━━ Excerto do texto ━━

28 Fev 2024
A realizadora suíça Jeanne Waltz estreia esta semana o filme “O vento assobiando nas gruas”, uma história de amor nos anos 1990, mas também um fresco sobre preconceito e racismo que ainda permanece atual, afirmou a autora à Lusa.
Jeanne Waltz, 61 anos, cineasta suíça há muito radicada em Portugal, pegou no premiado romance de Lídia Jorge e verteu-o para uma longa-metragem de ficção, interessada sobretudo nas personagens, no seu relacionamento e na dicotomia presente em várias camadas de histórias.
“Percebi imediatamente que havia uma hipótese de filme. (…) O que me chamou a atenção foi sobretudo a Milene e aquelas ondas todas de vida, do Algarve, de classes sociais. Daquelas coisas todas que estavam presentes e que enriqueciam tanto o retrato daquela mulher”, contou a realizadora.
“O vento assobiando nas gruas”, publicado em 2002, é protagonizado por Milene, uma jovem que, depois da morte da avó, se depara com uma família de tios que a despreza por causa de um problema de desenvolvimento mental.

━━━

▸ Instruções da tarefa
Transcreva o trecho do texto sobre o filme de Jeanne Waltz que vai de “Jeanne Waltz, 61” a “de desenvolvimento mental.”, inclusive.

━━ Extrato de dados ━━

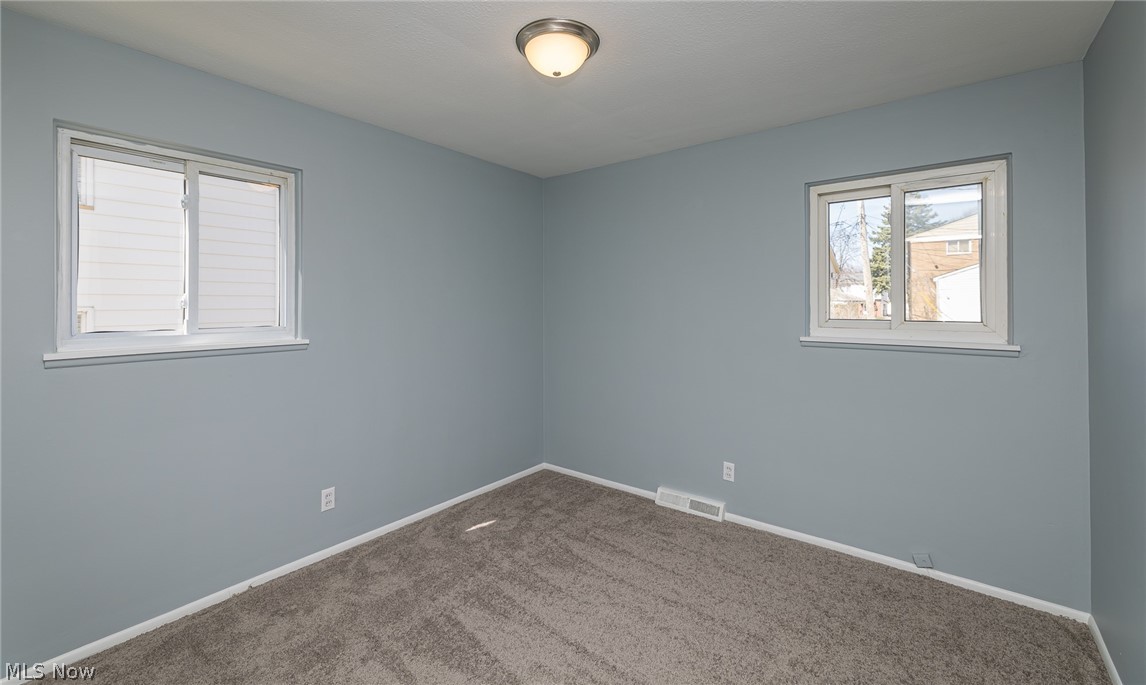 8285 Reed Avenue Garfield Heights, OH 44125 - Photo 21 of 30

━━━
━━ Extrato de dados ━━

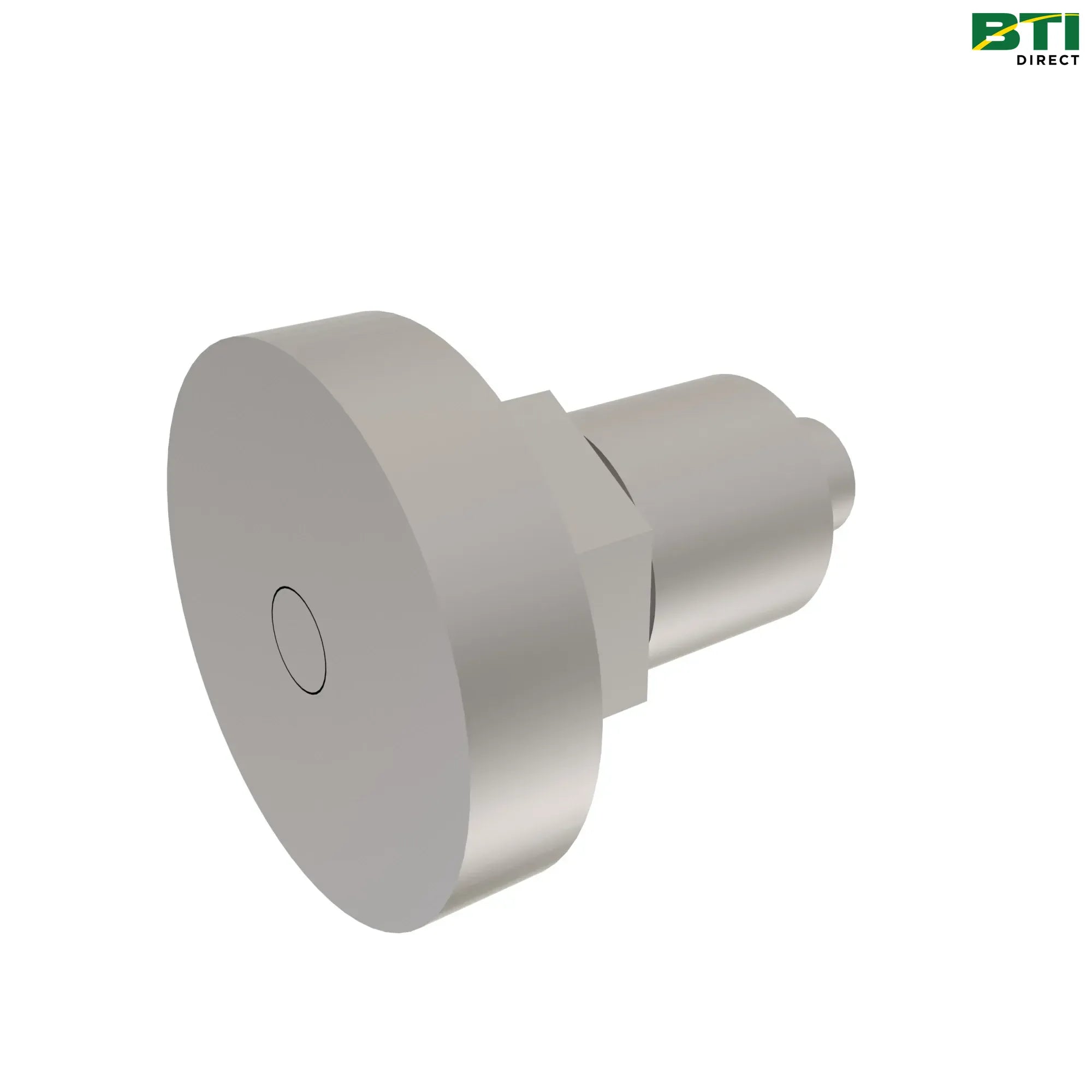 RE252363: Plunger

━━━

▸ Tarefa concluída
Jeanne Waltz, 61 anos, cineasta suíça há muito radicada em Portugal, pegou no premiado romance de Lídia Jorge e verteu-o para uma longa-metragem de ficção, interessada sobretudo nas personagens, no seu relacionamento e na dicotomia presente em várias camadas de histórias.
“Percebi imediatamente que havia uma hipótese de filme. (…) O que me chamou a atenção foi sobretudo a Milene e aquelas ondas todas de vida, do Algarve, de classes sociais. Daquelas coisas todas que estavam presentes e que enriqueciam tanto o retrato daquela mulher”, contou a realizadora.
“O vento assobiando nas gruas”, publicado em 2002, é protagonizado por Milene, uma jovem que, depois da morte da avó, se depara com uma família de tios que a despreza por causa de um problema de desenvolvimento mental.